Any thoughts on which approach is better for building reliable AI agents? RAG or SQL + Text-to-SQL? I’d love to hear about your experiences!
tried both rag and sql+text-to-sql for agents. rag works well if your info is unstrctured; sql is better with neatly structured data. for pdfs and html, tools like apache tika and beautiful soup help a lot. choose what fits ur data best
I’ve been down this road before, and I feel your pain with RAG. It can be a real headache to get right. In my experience, SQL + Text-to-SQL has been more reliable for certain types of projects, especially when dealing with structured data.
For data ingestion, I’ve had good results using tools like Textract for PDFs and Scrapy for web scraping. They’re not perfect, but they’ve saved me a ton of time compared to trying to reinvent the wheel.
One thing to consider is the long-term maintainability of your system. RAG can become unwieldy as your dataset grows, while a well-designed SQL schema can scale more gracefully.
That said, there’s no one-size-fits-all solution. It really depends on the nature of your data and the specific requirements of your AI agent. Have you considered a hybrid approach? You could use SQL for the core structured data and supplement with RAG for handling more free-form queries.
I’ve explored both approaches in my projects. RAG can be powerful, but you’re right about the challenges. For structured data, SQL + Text-to-SQL often proves more straightforward and reliable.
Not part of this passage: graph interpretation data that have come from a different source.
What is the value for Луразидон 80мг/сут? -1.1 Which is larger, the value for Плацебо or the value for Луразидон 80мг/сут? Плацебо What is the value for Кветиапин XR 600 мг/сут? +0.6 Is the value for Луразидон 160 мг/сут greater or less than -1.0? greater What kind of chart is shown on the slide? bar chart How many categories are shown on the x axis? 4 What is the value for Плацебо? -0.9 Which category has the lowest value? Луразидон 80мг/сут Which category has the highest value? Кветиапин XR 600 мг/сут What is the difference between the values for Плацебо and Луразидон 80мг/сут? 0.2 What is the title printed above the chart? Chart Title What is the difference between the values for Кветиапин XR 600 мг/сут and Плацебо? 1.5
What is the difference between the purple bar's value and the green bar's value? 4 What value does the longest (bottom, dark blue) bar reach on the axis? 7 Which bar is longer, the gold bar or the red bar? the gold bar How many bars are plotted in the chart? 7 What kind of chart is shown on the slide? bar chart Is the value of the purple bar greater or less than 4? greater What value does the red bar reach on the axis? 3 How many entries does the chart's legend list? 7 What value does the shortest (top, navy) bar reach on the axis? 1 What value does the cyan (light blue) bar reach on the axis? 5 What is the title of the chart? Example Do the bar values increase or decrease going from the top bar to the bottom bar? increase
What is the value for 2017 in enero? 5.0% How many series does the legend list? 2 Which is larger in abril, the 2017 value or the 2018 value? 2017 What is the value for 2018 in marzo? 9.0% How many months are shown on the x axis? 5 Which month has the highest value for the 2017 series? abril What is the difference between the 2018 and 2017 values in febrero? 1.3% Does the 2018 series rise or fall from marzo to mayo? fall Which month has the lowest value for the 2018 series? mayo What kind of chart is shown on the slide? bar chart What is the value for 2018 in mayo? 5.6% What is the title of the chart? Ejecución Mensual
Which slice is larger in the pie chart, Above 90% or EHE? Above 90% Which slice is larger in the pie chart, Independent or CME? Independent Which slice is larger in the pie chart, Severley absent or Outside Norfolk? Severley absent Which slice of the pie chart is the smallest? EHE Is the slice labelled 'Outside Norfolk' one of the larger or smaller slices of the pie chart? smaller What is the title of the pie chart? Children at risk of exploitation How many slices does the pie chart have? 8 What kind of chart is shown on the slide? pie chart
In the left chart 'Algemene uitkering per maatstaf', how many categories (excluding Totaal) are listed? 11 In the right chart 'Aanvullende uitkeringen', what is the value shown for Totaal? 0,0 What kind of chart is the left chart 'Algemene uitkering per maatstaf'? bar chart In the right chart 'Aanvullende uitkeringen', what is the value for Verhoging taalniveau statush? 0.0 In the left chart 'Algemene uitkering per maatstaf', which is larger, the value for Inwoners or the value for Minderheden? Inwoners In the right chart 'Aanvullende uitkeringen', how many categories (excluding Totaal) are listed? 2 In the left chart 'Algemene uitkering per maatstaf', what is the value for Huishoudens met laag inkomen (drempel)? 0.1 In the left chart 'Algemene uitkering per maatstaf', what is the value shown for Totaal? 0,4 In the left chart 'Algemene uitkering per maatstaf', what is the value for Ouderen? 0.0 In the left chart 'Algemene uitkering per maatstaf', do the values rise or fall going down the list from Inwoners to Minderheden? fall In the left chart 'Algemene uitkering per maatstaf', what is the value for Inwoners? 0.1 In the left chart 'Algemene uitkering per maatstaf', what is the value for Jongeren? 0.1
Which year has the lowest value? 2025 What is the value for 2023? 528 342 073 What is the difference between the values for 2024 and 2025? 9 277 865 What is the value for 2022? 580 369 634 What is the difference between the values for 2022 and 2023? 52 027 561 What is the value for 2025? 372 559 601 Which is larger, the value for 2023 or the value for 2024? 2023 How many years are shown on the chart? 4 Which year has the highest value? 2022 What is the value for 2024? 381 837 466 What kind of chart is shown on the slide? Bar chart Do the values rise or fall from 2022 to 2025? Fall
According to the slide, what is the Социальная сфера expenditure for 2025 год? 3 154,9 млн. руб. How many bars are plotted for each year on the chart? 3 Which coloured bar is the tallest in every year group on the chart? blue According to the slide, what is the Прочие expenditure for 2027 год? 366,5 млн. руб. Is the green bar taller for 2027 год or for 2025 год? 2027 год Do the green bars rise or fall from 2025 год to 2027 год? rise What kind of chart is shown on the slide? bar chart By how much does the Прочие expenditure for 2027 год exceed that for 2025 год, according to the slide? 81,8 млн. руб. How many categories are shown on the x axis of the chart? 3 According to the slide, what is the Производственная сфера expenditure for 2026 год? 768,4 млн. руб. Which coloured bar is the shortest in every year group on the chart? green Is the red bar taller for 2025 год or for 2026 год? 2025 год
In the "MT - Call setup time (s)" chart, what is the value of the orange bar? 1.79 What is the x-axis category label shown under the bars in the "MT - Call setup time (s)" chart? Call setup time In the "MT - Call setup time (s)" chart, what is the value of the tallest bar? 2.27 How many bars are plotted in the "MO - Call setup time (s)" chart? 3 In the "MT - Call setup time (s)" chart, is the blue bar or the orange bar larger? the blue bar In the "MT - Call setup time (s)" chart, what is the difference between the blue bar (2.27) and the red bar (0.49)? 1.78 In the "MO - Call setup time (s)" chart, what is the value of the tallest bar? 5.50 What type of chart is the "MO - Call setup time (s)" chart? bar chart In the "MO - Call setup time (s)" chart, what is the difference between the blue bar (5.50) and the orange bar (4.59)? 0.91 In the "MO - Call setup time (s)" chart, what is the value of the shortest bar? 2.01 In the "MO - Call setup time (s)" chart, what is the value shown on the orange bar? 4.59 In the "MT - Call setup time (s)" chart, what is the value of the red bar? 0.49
It’s easier to maintain data integrity and perform complex queries.
For ingesting unstructured data like PDFs or HTML, I’ve had success using Apache Tika for extraction, then implementing a custom pipeline to clean and structure the data before insertion into SQL tables. This approach requires more upfront work but tends to yield more consistent results in my experience.
Ultimately, the best choice depends on your specific use case and data types. If you’re dealing primarily with well-defined, structured information, SQL might be the way to go. It offers better control and can be more efficient for certain types of queries.